## Assignment
Within the records below is a range that opens at the line with "ഫ്ലിപ്കാർട്ടിൽ ഔട്ട് ഓഫ്" and closes at the line with "Millennium Line WT93MNM15". Return that range word for word, both ends included, and only that range.

## Extracted records
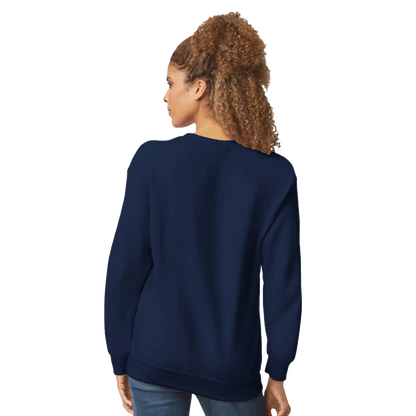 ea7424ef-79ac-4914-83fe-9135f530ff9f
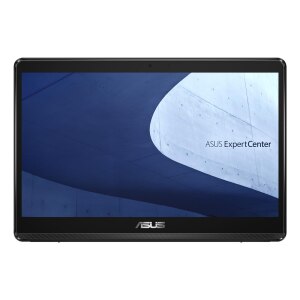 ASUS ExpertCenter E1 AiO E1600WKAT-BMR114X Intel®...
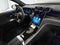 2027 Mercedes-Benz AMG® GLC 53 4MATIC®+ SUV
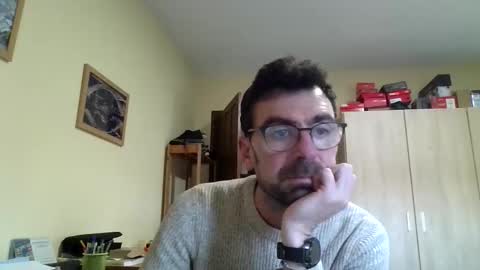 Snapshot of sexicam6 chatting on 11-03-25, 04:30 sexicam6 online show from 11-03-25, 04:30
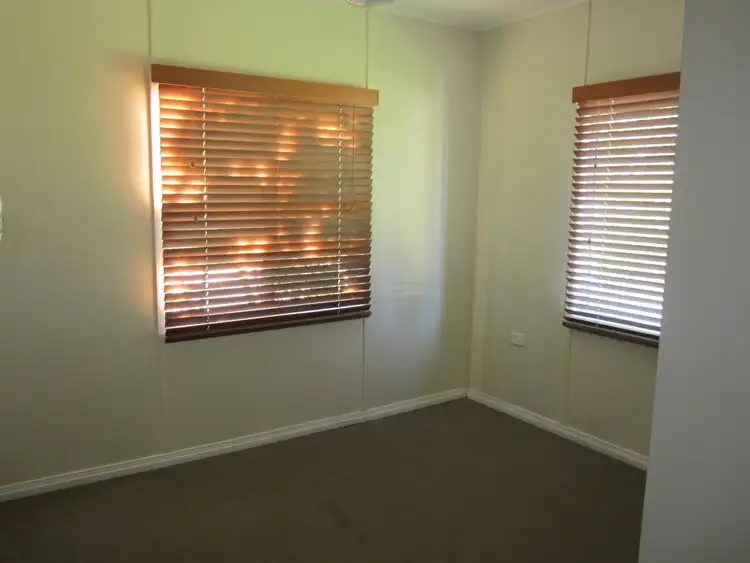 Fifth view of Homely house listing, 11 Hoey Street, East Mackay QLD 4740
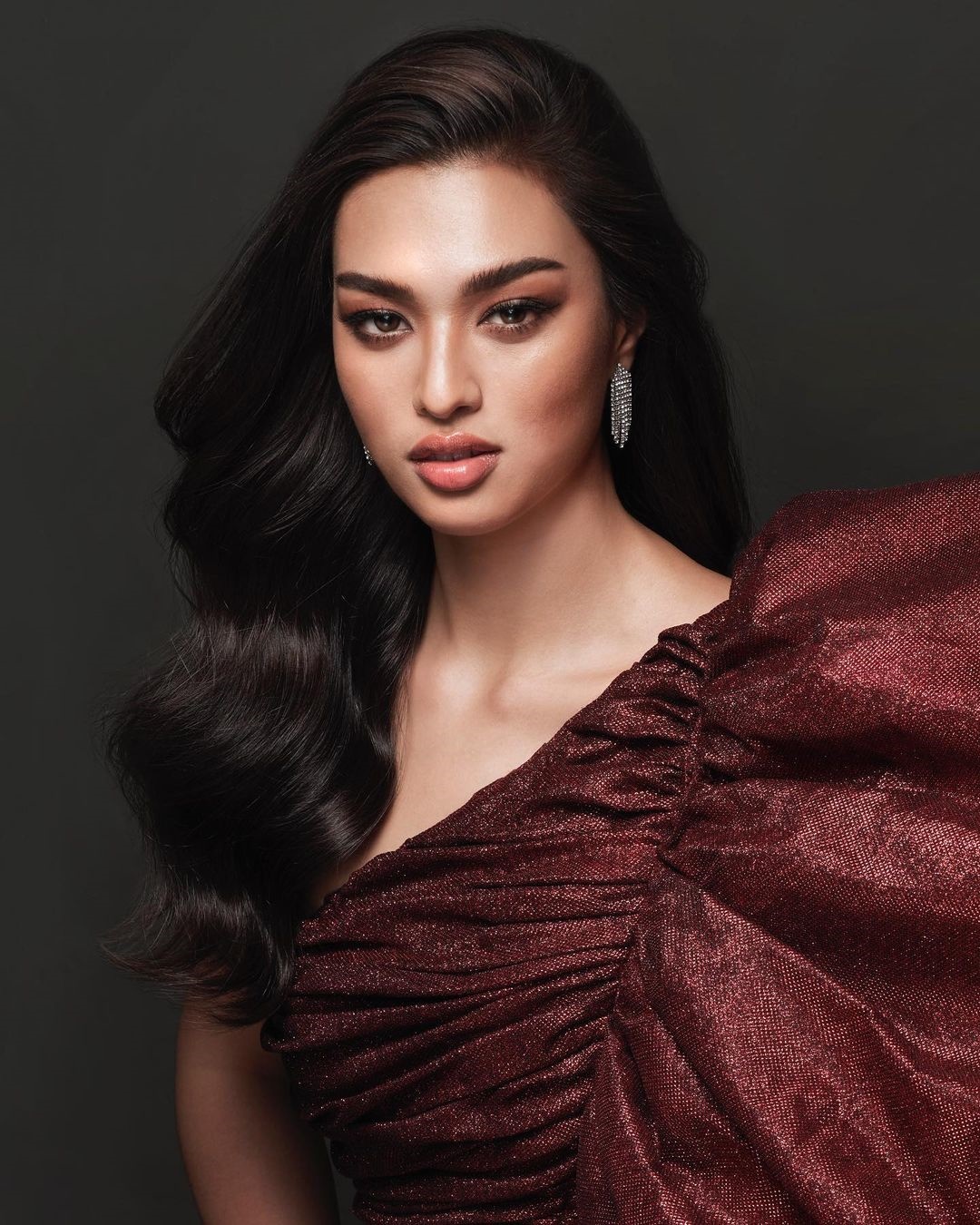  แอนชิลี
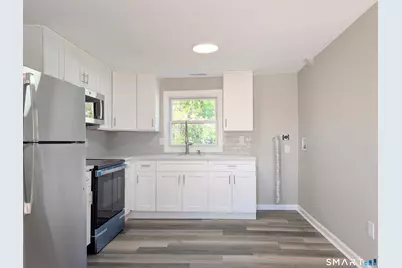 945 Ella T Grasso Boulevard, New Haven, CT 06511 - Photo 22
...
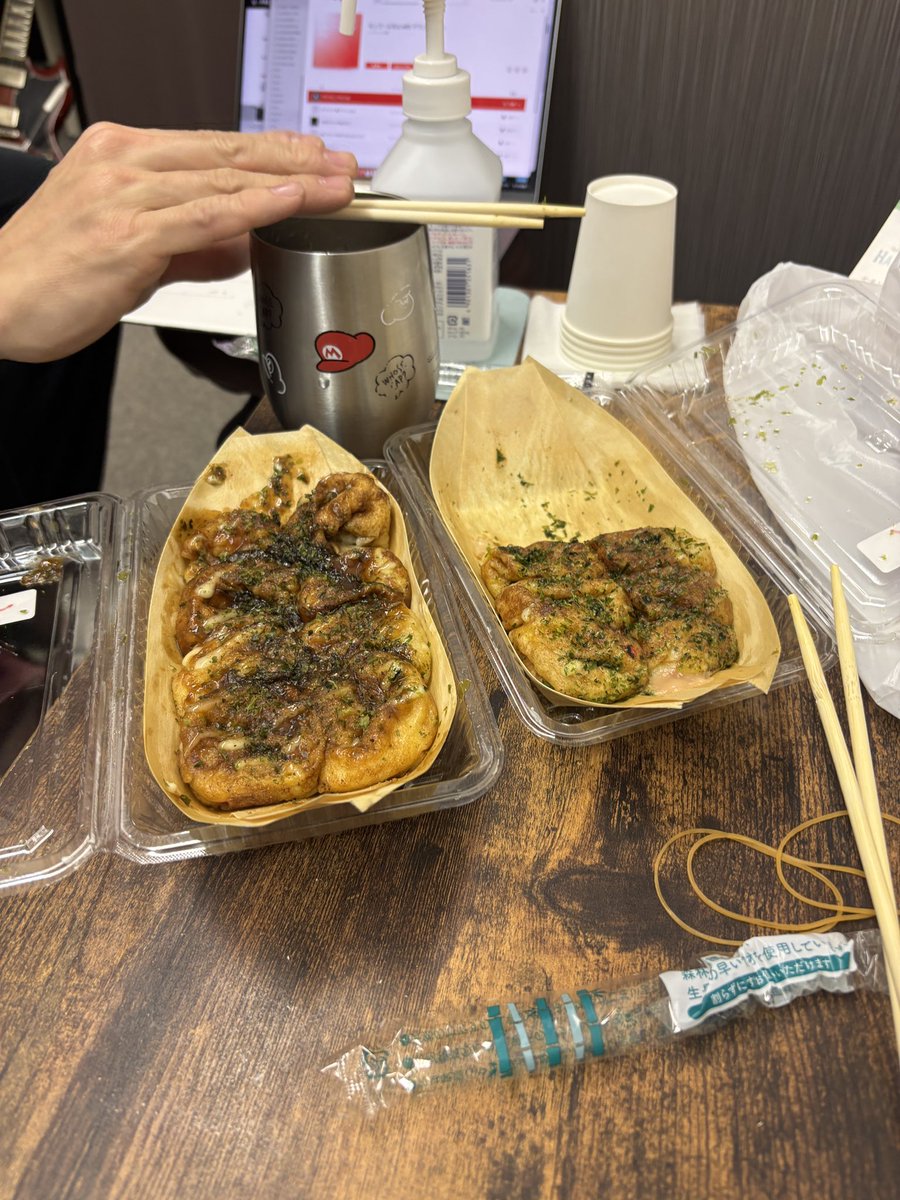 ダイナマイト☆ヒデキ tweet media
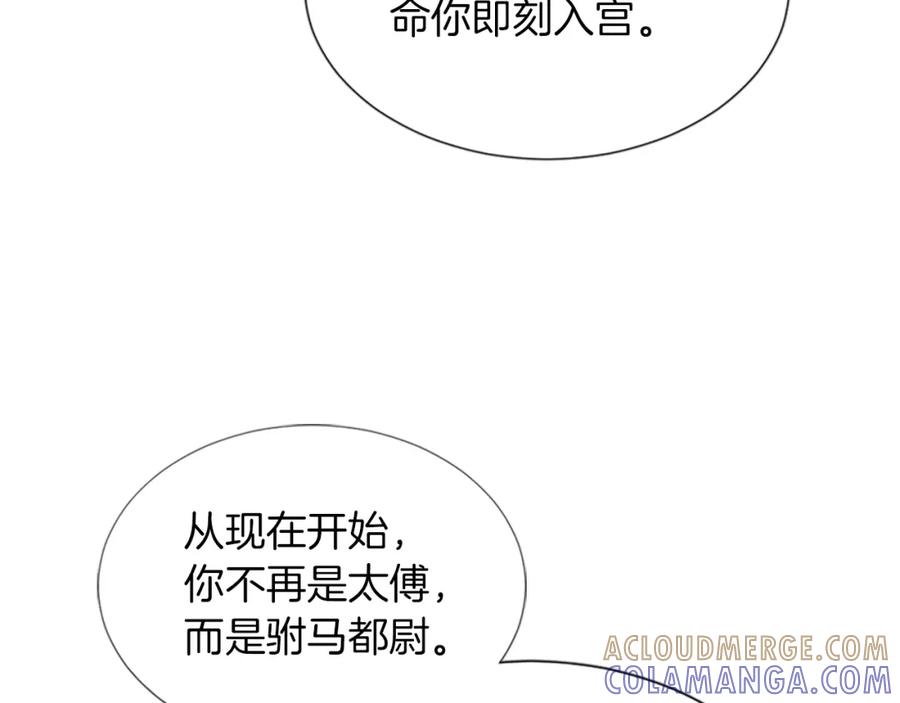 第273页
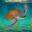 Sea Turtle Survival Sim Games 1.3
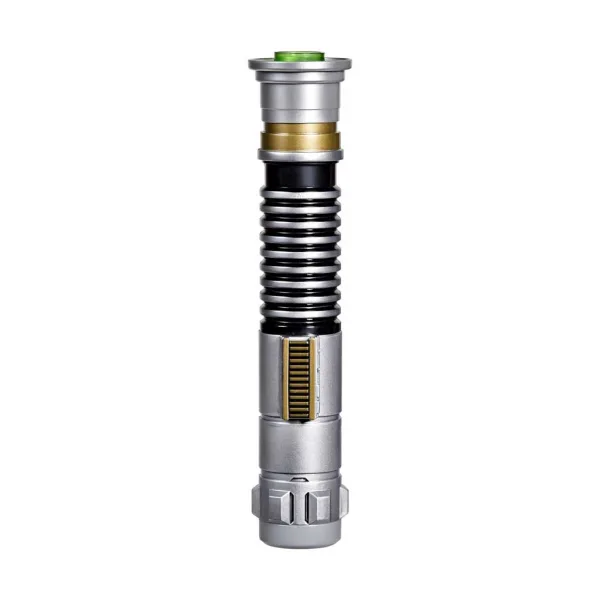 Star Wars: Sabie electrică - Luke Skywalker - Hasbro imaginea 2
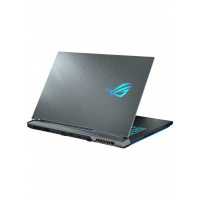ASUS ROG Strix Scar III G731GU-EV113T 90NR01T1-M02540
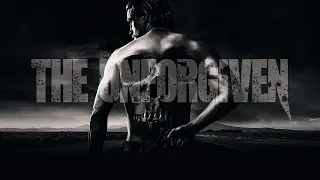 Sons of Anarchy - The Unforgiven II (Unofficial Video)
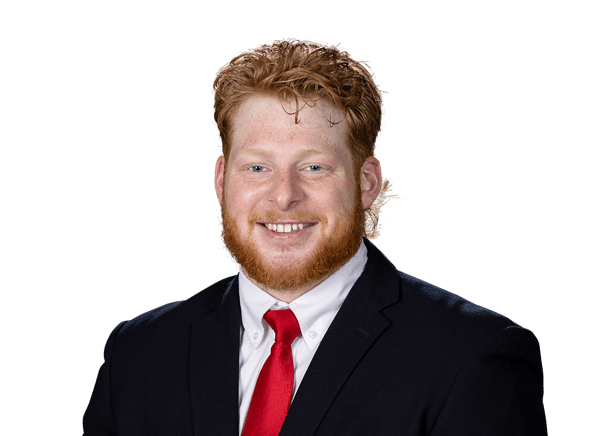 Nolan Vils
==
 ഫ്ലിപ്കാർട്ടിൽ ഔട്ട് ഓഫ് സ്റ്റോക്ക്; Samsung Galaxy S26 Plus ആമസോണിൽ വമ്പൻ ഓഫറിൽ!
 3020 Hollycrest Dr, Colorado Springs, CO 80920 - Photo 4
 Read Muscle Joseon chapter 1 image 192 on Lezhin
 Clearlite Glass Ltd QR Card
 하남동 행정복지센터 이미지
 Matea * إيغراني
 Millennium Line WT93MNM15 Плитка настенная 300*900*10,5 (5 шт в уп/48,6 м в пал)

## Solution below
 ഫ്ലിപ്കാർട്ടിൽ ഔട്ട് ഓഫ് സ്റ്റോക്ക്; Samsung Galaxy S26 Plus ആമസോണിൽ വമ്പൻ ഓഫറിൽ!
 3020 Hollycrest Dr, Colorado Springs, CO 80920 - Photo 4
 Read Muscle Joseon chapter 1 image 192 on Lezhin
 Clearlite Glass Ltd QR Card
 하남동 행정복지센터 이미지
 Matea * إيغراني
 Millennium Line WT93MNM15 Плитка настенная 300*900*10,5 (5 шт в уп/48,6 м в пал)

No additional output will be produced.